A cachaça é considerada uma bebida bastante nobre no Brasil e de trago em trago vai conquistando compradores no exterior, mas aqui no país entre as serras e os alambiques pequenos surge essa bebida feita artesanalmente e que supera em muito as que são feitas num processo industrializado mais avançado do que esse estilo colonial. Ganha em buquê e sabor, virtudes garantidas pela utilização somente do suprassumo da matéria-prima e da produção e pelo lento descanso em barris de madeira. Essa produção artesanal, hoje, representa mais de 30% da produção nacional de quase dois bilhões de litros de aguardente por ano. Com as exportações o aumento da produção tem sido bastante significativo nestes últimos cinco anos. Como ela nunca se acanhou durante a história, tornou-se símbolo de resistência à imposição portuguesa ao consumo de vinho o que culminou com a Revolução Pernambucana, em 1817.
Daí por diante manteve seu posto até as últimas revoltas pró-independência.
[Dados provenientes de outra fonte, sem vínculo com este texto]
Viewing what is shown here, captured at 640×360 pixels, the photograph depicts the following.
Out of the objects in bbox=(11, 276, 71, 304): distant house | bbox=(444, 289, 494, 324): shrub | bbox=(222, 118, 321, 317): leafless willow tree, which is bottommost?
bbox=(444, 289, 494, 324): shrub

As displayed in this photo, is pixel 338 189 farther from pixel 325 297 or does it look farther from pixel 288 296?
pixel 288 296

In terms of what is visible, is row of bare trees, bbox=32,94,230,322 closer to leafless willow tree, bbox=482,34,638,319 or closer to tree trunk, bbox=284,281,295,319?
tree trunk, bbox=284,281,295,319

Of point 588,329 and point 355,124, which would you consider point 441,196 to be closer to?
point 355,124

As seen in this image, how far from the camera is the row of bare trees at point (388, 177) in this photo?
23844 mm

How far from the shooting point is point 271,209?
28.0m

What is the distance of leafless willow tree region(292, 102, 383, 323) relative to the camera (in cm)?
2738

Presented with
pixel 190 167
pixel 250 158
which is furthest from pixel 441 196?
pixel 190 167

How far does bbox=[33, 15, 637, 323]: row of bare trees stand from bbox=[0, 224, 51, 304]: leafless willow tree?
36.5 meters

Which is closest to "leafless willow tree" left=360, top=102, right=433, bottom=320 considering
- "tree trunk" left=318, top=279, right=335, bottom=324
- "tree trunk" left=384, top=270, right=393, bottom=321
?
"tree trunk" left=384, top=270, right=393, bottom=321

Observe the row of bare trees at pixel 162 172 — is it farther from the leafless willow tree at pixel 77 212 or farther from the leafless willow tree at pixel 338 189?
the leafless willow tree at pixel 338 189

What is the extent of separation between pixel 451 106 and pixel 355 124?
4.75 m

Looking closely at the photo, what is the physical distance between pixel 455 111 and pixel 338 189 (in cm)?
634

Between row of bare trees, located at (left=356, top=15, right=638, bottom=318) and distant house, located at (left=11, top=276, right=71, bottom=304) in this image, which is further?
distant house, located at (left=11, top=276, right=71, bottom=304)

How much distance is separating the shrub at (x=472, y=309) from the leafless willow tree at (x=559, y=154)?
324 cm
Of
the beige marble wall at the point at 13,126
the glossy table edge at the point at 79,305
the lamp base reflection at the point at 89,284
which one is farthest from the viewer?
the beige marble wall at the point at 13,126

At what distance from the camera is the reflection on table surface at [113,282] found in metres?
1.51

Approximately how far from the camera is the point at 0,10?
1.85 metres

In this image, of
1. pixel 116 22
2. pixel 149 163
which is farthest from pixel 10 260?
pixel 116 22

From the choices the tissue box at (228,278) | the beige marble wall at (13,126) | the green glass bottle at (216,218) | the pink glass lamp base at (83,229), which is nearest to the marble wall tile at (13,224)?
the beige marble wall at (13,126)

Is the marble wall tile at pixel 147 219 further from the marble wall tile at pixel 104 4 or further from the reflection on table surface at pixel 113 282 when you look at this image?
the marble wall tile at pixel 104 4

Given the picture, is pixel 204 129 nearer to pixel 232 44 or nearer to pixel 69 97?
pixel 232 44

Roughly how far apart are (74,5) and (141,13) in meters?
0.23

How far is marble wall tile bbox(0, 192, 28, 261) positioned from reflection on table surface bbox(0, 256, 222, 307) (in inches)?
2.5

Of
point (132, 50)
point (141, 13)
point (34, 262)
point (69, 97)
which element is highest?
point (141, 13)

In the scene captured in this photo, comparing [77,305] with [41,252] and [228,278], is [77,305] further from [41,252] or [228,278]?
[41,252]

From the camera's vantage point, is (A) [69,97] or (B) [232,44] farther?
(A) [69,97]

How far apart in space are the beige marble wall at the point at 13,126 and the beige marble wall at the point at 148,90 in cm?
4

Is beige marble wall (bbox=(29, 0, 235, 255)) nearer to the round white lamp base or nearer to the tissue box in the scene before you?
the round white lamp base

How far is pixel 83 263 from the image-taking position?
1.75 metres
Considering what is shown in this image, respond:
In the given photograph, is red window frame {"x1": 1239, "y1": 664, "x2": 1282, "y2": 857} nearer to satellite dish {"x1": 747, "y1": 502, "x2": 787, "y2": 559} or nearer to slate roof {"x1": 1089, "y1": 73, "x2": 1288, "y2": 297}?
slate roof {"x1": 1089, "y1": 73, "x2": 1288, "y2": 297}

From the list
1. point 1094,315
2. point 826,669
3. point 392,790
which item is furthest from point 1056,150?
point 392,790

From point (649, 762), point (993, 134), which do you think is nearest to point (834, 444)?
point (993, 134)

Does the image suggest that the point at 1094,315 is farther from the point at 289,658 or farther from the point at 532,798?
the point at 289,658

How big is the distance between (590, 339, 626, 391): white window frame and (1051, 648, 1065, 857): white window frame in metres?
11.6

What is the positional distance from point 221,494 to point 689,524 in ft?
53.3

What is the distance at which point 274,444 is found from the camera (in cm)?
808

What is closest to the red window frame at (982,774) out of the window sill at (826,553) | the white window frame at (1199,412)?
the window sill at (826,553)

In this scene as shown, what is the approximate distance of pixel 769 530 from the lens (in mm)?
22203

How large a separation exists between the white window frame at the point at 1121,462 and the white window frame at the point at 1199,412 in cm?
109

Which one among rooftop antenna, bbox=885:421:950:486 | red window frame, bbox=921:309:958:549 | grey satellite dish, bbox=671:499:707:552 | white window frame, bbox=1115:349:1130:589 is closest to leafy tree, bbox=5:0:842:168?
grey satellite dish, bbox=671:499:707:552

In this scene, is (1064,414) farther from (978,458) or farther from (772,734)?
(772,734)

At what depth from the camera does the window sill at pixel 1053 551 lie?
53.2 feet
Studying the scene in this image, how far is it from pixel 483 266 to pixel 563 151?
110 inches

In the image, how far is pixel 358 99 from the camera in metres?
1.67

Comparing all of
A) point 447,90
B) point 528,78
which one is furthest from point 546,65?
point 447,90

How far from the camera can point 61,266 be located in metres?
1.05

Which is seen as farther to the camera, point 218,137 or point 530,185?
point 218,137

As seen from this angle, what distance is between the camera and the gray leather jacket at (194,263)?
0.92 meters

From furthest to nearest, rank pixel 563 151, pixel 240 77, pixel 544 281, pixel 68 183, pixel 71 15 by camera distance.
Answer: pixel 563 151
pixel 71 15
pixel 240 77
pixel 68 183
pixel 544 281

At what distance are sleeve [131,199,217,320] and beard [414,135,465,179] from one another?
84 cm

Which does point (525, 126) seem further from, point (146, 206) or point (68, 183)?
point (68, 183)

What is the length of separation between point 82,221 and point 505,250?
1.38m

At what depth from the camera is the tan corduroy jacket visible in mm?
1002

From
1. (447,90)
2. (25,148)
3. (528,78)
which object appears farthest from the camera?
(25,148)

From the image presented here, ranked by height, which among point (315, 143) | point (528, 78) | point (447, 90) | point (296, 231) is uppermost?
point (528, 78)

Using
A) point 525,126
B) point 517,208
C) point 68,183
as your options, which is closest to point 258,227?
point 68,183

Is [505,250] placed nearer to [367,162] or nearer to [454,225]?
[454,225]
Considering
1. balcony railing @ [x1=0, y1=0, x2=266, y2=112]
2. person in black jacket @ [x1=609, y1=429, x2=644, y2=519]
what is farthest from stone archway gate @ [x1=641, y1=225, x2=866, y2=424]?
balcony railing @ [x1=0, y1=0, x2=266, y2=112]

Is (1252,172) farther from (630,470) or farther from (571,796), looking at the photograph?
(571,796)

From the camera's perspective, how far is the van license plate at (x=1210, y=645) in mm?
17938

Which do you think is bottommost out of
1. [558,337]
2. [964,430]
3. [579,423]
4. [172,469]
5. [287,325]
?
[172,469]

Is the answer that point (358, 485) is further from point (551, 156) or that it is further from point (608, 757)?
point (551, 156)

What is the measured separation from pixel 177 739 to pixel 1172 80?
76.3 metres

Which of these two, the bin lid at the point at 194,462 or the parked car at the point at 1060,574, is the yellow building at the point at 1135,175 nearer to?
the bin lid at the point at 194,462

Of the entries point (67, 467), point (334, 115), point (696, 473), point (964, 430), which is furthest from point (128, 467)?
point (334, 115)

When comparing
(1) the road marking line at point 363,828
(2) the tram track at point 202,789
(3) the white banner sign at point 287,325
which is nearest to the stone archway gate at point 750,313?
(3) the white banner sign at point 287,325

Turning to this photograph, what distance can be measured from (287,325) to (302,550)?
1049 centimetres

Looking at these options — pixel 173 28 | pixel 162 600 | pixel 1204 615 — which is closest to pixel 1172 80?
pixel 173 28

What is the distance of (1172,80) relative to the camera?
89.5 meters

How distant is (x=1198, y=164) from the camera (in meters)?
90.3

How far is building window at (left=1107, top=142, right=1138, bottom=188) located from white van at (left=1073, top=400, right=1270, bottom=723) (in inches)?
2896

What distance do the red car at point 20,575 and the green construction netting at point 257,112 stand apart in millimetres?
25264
Depois, frequentou a mesa do imperador D. Pedro II expandindo sua marca pelo tempo e pela história que tem o mesmo na idade do fazimento do Brasil nestes mais de quinhentos anos. Essa busca foi fruto de uma caminhada que fiz de moto junto com mais um amigo de Paraty (RJ) até a cidade de Ouro Preto (MG). Durante esse trajeto pudemos observar que há muitos alambiques nas proximidades do Caminho do Ouro, com diversas marcas e sabores diferentes e, ao sabor da arte barroca de Minas Gerais se esconde outra arte, a da fabricação da cachaça que revela uma bebida nobre como um uísque consagrado e, tão tradicional como um vinho francês, apenas com uma grande vantagem, o sotaque brasileiro.
ANTES DA FORCA, TIRADENTES QUIS MOLHAR A GOELA!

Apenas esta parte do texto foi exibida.